Domingo, 27 de septiembre
Rick parecía estar permanentemente cansado. Ella nunca lo había encontrado tan cansado, tan falto de vitalidad. La energía que había desplegado brevemente a su vuelta ya había desaparecido. África le había chupado la energía, su trabajo allí lo había dejado pálido y nervioso. La enfermedad que había tenido en Lokutu le había agotado las reservas. O ¿habría algo más? ¿Habían vuelto a aflorar sus antiguas preocupaciones? Ya no le contaba nada. Con molesta familiaridad lo miraba pasar por el apartamento cada día, taciturno, malhumorado, incómodo.
Había visto el vídeo con ella y lo había despachado despectivamente. Una broma, un juego, sangre de pollo y maquillaje, nada que justifique ponerse nervioso.
—Mira la habitación —le había dicho—, mira los muebles. Nada ha sido alterado, no hay rastros de sangre.
Pero él también parecía algo nervioso. Angelina temía algún tipo de enfrentamiento final, no un temblor, sino una convulsión que los separaría para siempre. Como un marinero que mira un cielo que oscurece, ella tenía escalofríos, temiendo una tormenta.
Había pasado más de una semana. Había empezado el curso y ya se notaba la presencia del otoño. Las hojas se ponían amarillas, el viento que llegaba del río era cada día más frío.
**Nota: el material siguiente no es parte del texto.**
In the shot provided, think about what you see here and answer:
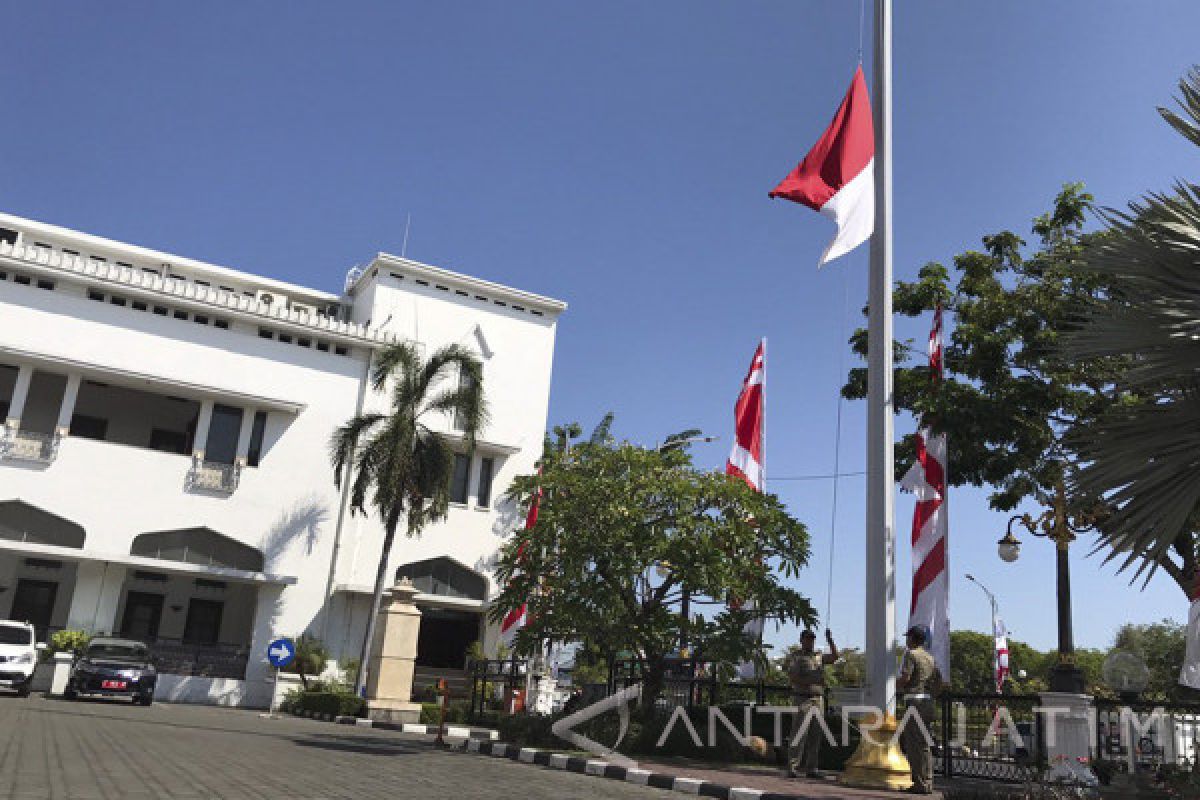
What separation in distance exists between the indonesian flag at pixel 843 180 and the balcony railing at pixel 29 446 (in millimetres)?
25857

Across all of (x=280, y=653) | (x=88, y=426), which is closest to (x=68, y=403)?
(x=88, y=426)

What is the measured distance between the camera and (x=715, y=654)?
14352 millimetres

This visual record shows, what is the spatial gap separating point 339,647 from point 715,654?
829 inches

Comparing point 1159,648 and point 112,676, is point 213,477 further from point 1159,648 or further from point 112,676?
point 1159,648

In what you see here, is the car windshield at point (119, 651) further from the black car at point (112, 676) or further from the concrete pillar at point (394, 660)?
the concrete pillar at point (394, 660)

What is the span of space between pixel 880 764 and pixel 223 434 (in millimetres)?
26892

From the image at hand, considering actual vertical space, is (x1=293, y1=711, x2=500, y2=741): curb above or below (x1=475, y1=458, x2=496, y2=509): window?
below

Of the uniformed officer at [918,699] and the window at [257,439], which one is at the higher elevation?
the window at [257,439]

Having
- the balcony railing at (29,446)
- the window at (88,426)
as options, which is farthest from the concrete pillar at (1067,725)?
the window at (88,426)

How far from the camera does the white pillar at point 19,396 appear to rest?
2884cm

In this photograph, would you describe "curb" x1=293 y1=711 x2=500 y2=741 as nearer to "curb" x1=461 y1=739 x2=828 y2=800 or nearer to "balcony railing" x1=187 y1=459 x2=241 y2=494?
"curb" x1=461 y1=739 x2=828 y2=800

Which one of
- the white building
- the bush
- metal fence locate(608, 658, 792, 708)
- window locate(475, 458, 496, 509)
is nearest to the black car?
the bush

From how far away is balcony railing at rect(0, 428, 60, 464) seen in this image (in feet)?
93.7

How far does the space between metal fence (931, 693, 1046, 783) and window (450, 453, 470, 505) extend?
22.9 metres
Angelina avanzaba por las calles medio vacías esperando el invierno, perseguida por imágenes de sangre y las posturas incómodas y retraídas de los muertos vivientes.
Viejos recuerdos recobraban vida, historias de su infancia en Port-au-Prince, zombis y diabs y loups-garous: los muertos que andan, hartos de estar en la tumba. Tenía escalofríos cuando estaba acostada y rezaba el rosario sola en la madrugada como una adolescente que despierta del sueño largo e inquieto de la infancia. Al segundo día tiró la carne que había en el congelador, paquetes y paquetes, carne pálida con grasa y puntos de sangre congelada. Filius seguía sin aparecer.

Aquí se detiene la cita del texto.